Gli arbitri studiano i calciatori?
“È uno dei tasti a cui tengo di più, quello della formazione. C’è da dire che l’argomento è serio: in alcuni sport, per finire il corso allenatore, devi aver arbitrato delle partite. Per esempio a basket. Sto ribaltando il concetto, ma tra le cose che abbiamo in mente di fare e speriamo di fare col sostegno della FIGC e delle varie leghe, speriamo di attuare un doppio tesseramento. Per cui il ragazzino che gioca a pallone non è costretto a scegliere se fare l’arbitro o il calciatore. Questo permetterebbe di scegliere quando sono più grandi, ed è cultura calcistica. Si è passati da un periodo in cui si diceva che l’arbitro non dovesse studiare per non essere influenzato dai calciatori, per esempio con i simulatori, a un periodo in cui non è più così, ma già dai miei tempi. Credo che oggi sia così, anzi oggi l’arbitro è un grandissimo studioso delle squadre, dei calciatori, dei moduli, dei sistemi, della gestione delle palle inattive. Per l’arbitro sono importanti due cose: riuscire a stare non in linea tra i calciatori, ma in mezzo. E poi la prossimità: se ha una visuale ed è allenato, cerca la miglior posizione e sbagliare di meno”.

Quali sono gli errori che la fanno arrabbiare di più e come si comporta a fine gara?

“Ha sentito mai un allenatore parlare male dei propri calciatori? Non glielo dico”.

Arriviamo ai rapporti coi calciatori
“È la risposta che non volevo dare”.

Lei ha arbitrato in Giappone: c’è un rapporto più rispettoso verso l’autorità?
“Ho vissuto una delle esperienze più indimenticabili della mia vita, gli stadi erano pieni di mamme e bambini, perché volevano far appassionare i giapponesi a questo sport. Erano esempi di positività incredibile, poi credo che oggi sia un po’ cambiato. Dobbiamo cercare di cambiare la comunicazione: se ognuno pensa di risolvere solo il suo problema è l’avarizia. Dobbiamo passare da una situazione di individualismo a un gioco di squadra”.

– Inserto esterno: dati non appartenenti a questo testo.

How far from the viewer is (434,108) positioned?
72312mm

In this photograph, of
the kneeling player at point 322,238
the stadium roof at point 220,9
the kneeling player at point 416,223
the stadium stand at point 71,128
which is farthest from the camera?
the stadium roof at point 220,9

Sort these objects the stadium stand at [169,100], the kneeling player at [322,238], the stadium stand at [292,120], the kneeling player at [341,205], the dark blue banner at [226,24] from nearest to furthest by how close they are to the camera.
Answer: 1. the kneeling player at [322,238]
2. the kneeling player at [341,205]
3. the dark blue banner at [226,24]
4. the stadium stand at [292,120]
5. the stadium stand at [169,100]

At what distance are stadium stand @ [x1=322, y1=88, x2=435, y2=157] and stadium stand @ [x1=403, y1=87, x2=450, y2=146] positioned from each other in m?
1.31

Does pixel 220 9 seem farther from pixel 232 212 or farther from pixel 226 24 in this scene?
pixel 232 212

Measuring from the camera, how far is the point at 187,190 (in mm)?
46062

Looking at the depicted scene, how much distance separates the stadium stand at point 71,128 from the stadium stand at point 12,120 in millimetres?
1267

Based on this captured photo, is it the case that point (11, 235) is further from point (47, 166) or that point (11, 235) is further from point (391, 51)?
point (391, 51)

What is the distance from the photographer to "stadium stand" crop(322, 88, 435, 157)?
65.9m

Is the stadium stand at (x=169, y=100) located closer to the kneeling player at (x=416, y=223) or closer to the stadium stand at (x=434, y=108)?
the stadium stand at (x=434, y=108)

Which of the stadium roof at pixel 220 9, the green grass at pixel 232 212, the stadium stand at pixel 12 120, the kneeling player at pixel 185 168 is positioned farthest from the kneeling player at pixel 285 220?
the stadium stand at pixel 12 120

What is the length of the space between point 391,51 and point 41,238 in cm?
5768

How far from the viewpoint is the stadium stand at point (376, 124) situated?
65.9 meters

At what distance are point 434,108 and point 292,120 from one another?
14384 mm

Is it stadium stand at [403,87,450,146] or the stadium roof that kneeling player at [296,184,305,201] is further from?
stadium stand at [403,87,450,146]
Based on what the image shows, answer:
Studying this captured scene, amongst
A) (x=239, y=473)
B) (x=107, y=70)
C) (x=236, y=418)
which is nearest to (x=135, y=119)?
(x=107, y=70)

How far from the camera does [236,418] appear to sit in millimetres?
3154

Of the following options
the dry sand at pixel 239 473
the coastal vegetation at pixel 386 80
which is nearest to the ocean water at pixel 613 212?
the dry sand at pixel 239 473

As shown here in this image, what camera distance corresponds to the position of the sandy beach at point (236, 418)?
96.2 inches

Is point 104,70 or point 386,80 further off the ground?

Il fallo di mano manda in difficoltà chiunque. Gli attaccanti sono facilitati dal fatto che i difensori debbano tenere le mani dietro la schiena o non aprire le braccia mentre saltano. Qual è il fatto da fischiare?
“Si sta rivedendo questa giusta critica. Effettivamente, è vero che nel gioco del calcio non si dovrebbero usare le mani e le braccia. Però sappiamo benissimo che forse si è esagerato nell’altro senso”.

Quando un arbitro donna in Serie A?
"È un sogno che abbiamo. Mi piace pensare che non manchi davvero molto e nel giro di due anni sia possibile".